=== Data to use ===

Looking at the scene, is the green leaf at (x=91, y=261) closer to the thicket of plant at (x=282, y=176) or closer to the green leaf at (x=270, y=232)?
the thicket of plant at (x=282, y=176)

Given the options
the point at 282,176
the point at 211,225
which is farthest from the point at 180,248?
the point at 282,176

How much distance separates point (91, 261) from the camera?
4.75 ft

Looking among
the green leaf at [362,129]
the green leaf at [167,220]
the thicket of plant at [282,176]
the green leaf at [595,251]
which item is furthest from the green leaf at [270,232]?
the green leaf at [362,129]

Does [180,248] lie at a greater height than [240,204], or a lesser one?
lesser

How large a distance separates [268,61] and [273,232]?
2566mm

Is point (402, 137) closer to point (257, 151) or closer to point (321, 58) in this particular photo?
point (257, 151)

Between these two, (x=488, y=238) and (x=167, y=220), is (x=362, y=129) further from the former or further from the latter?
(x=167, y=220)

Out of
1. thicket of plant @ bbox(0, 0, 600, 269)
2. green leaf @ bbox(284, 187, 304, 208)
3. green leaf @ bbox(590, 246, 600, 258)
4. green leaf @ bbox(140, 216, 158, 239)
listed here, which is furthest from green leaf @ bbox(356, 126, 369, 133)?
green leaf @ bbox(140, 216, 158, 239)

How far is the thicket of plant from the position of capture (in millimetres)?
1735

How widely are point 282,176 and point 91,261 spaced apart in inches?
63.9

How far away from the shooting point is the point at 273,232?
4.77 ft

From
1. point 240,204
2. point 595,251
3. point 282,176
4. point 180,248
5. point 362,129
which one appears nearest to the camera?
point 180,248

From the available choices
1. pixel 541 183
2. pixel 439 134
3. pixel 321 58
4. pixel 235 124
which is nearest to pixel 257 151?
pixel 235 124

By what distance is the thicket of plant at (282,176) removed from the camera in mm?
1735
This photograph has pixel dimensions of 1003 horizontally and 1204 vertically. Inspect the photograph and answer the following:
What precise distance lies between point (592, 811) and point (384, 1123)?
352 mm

===
=== Data to use ===

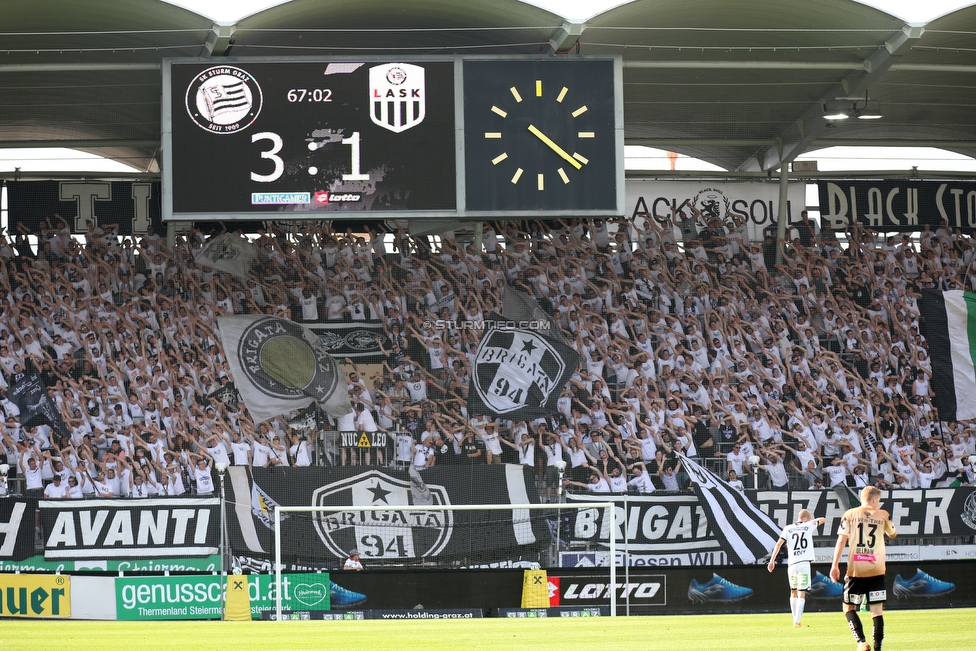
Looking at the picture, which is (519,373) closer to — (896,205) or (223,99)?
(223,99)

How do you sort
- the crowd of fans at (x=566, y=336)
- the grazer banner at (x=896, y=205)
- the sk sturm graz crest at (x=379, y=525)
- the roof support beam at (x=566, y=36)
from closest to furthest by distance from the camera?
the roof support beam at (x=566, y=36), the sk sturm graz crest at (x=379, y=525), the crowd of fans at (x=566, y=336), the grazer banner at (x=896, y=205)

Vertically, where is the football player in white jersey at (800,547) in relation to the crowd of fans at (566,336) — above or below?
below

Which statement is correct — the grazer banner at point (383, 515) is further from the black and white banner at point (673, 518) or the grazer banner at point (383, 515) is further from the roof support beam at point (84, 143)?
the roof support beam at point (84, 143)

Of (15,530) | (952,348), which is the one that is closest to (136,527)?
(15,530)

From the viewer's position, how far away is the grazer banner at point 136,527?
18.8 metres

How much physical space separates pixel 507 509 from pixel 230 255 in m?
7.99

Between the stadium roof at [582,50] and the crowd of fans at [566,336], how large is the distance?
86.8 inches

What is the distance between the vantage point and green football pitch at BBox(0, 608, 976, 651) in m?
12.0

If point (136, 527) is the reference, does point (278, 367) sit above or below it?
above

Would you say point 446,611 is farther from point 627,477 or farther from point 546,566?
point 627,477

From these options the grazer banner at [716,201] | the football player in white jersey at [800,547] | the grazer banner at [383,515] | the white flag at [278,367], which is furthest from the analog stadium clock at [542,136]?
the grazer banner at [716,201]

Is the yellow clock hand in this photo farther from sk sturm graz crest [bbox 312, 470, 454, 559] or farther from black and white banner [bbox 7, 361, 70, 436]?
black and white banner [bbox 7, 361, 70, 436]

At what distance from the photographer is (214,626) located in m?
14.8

===

▶ [Exercise requirements]: Which lines contain the string "roof", with case taken into account? Pull out each of those lines in full.

▶ [Output]:
- the roof support beam at (x=566, y=36)
the roof support beam at (x=566, y=36), the sk sturm graz crest at (x=379, y=525), the crowd of fans at (x=566, y=336), the grazer banner at (x=896, y=205)
Which statement is correct — the grazer banner at point (383, 515) is further from the black and white banner at point (673, 518) or the grazer banner at point (383, 515) is further from the roof support beam at point (84, 143)?
the roof support beam at point (84, 143)
Between the stadium roof at [582,50] and the crowd of fans at [566,336], how large is the distance?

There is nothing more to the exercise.